Seven out of 10 gig workers are interested in instant loans, while only 14% of gig workers have a credit card.
The survey also highlighted the day-to-day finances of most digital workers, who spend a significant portion of their income on essential household expenses and work assets. The most frequently cited expenses were household consumables, fuel and mobile phone bills, totaling an average monthly outlay of Rs. 9,000. Loan/EMI repayments and rents also constitute more than Rs. 9,000 and Rs. 6,000 in expenses, respectively, for nearly half of the gig workers.
Less than a quarter reported tuition and remittances as an expense, despite it being a significant expense for those who incurred it.
53% of gig workers support their parents, while 25% support their children. 73% send money home on a regular basis, ranging from once a month to a few times a month. The survey shows that gig workers who only support their parents pay them a large part of their income. 70% of workers who support families usually contribute less than 5,000.
About 52% of gig workers have set aside money as an emergency fund in the past year. The top three reasons to save are medical emergencies, children’s education and a new home. Although loss of income and inability to earn are worries for most construction workers, only about a third have self-purchased insurance, mostly life cover. 80% of construction workers do not have medical insurance.
“Small cash and short cycle cash is a major unmet need for the majority of India’s blue-collar workforce.

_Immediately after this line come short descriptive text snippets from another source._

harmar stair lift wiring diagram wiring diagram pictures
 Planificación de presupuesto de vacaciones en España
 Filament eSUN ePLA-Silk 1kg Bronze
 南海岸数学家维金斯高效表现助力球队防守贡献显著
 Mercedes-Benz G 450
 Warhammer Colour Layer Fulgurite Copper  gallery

While lending business models have focused on larger, longer-term loans, if this credit is provided in a sustainable way by linking it to their income patterns, it could allow them to ease their cycles of indebtedness. and become more independent. Moreover, also giving them the opportunity to save small amounts of liquid assets along with relevant microinsurance will go a long way in unlocking their future aspirations without compromising their resilience,” Rohit Rathi, CEO and Co-Founder of KarmaLife.
175 site workers were interviewed for this study.
KarmaLife works with leading digital gig platforms in segments such as ridesharing, food tech, e-commerce, logistics, flexible staffing and others.